Background: Minimally invasive surgery requires high-quality imaging to provide effective visual displays to surgeons. Whereas objective measures--pixels, resolution, display size, contrast ratio--are used to compare imaging systems, there are no tools for assessing the perceptual impact of these physical measures. We developed the "Maryland Visual Comfort Scale" (MVCS) to measure perceptual qualities in relation to an imaging system. We theorize that what the surgeon perceives as a high-quality image can be summarized by a scoring of seven characteristics related to human perception, and that image quality is not homogenous across a video display such that object location impacts perception and display quality.
Method: We created a rating scale for seven dimensions of display characteristics (contrast, detail, brightness, lighting uniformity, focus uniformity, color, sharpness). For validation, 30 participants viewed test patterns and manipulated physiologic images, rating the image quality for all seven dimensions as well as giving an overall rating.

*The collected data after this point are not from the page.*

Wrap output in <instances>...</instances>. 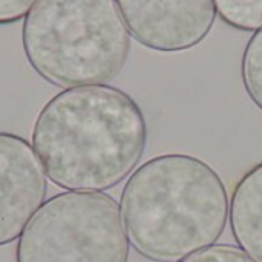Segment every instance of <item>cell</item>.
Wrapping results in <instances>:
<instances>
[{
	"mask_svg": "<svg viewBox=\"0 0 262 262\" xmlns=\"http://www.w3.org/2000/svg\"><path fill=\"white\" fill-rule=\"evenodd\" d=\"M147 143L140 104L109 86L68 88L38 112L32 147L48 178L68 192H103L138 166Z\"/></svg>",
	"mask_w": 262,
	"mask_h": 262,
	"instance_id": "1",
	"label": "cell"
},
{
	"mask_svg": "<svg viewBox=\"0 0 262 262\" xmlns=\"http://www.w3.org/2000/svg\"><path fill=\"white\" fill-rule=\"evenodd\" d=\"M229 195L218 172L186 154L141 164L121 192L129 244L154 262H178L213 246L229 220Z\"/></svg>",
	"mask_w": 262,
	"mask_h": 262,
	"instance_id": "2",
	"label": "cell"
},
{
	"mask_svg": "<svg viewBox=\"0 0 262 262\" xmlns=\"http://www.w3.org/2000/svg\"><path fill=\"white\" fill-rule=\"evenodd\" d=\"M21 43L29 66L58 88L112 81L130 51L115 0H37L25 17Z\"/></svg>",
	"mask_w": 262,
	"mask_h": 262,
	"instance_id": "3",
	"label": "cell"
},
{
	"mask_svg": "<svg viewBox=\"0 0 262 262\" xmlns=\"http://www.w3.org/2000/svg\"><path fill=\"white\" fill-rule=\"evenodd\" d=\"M127 261L120 206L101 192L54 195L28 223L15 247V262Z\"/></svg>",
	"mask_w": 262,
	"mask_h": 262,
	"instance_id": "4",
	"label": "cell"
},
{
	"mask_svg": "<svg viewBox=\"0 0 262 262\" xmlns=\"http://www.w3.org/2000/svg\"><path fill=\"white\" fill-rule=\"evenodd\" d=\"M129 34L144 48L181 52L198 46L216 18L213 0H115Z\"/></svg>",
	"mask_w": 262,
	"mask_h": 262,
	"instance_id": "5",
	"label": "cell"
},
{
	"mask_svg": "<svg viewBox=\"0 0 262 262\" xmlns=\"http://www.w3.org/2000/svg\"><path fill=\"white\" fill-rule=\"evenodd\" d=\"M45 169L20 135L0 132V247L23 233L46 196Z\"/></svg>",
	"mask_w": 262,
	"mask_h": 262,
	"instance_id": "6",
	"label": "cell"
},
{
	"mask_svg": "<svg viewBox=\"0 0 262 262\" xmlns=\"http://www.w3.org/2000/svg\"><path fill=\"white\" fill-rule=\"evenodd\" d=\"M230 229L238 247L262 262V163L236 183L229 209Z\"/></svg>",
	"mask_w": 262,
	"mask_h": 262,
	"instance_id": "7",
	"label": "cell"
},
{
	"mask_svg": "<svg viewBox=\"0 0 262 262\" xmlns=\"http://www.w3.org/2000/svg\"><path fill=\"white\" fill-rule=\"evenodd\" d=\"M220 18L233 29H262V0H213Z\"/></svg>",
	"mask_w": 262,
	"mask_h": 262,
	"instance_id": "8",
	"label": "cell"
},
{
	"mask_svg": "<svg viewBox=\"0 0 262 262\" xmlns=\"http://www.w3.org/2000/svg\"><path fill=\"white\" fill-rule=\"evenodd\" d=\"M241 78L249 98L262 111V29L256 31L246 45L241 58Z\"/></svg>",
	"mask_w": 262,
	"mask_h": 262,
	"instance_id": "9",
	"label": "cell"
},
{
	"mask_svg": "<svg viewBox=\"0 0 262 262\" xmlns=\"http://www.w3.org/2000/svg\"><path fill=\"white\" fill-rule=\"evenodd\" d=\"M178 262H256L239 247L230 244H213L195 252Z\"/></svg>",
	"mask_w": 262,
	"mask_h": 262,
	"instance_id": "10",
	"label": "cell"
},
{
	"mask_svg": "<svg viewBox=\"0 0 262 262\" xmlns=\"http://www.w3.org/2000/svg\"><path fill=\"white\" fill-rule=\"evenodd\" d=\"M37 0H0V25H11L29 14Z\"/></svg>",
	"mask_w": 262,
	"mask_h": 262,
	"instance_id": "11",
	"label": "cell"
}]
</instances>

Image ratings for contrast and detail dimensions were assessed across five locations on the video display. For ratings, two imaging systems were used, differing primarily in the 10-mm zero-degree scope's quality: a standard scope and one taken from service for quality degradation.
Results: The rating scale was sensitive to differences in scope quality for all seven items in the MVCS (all p values<0.01). Significant differences existed between quality ratings at central and peripheral locations (p<0.05).
Conclusions: This seven-item rating scale for assessing visual comfort is reliable and sensitive to scope quality differences. The scale is sensitive to degradation of image quality at video display edges. These seven dimensions of display characteristics can be refined to create a psychometric to serve as a composite of perceptual quality in laparoscopy.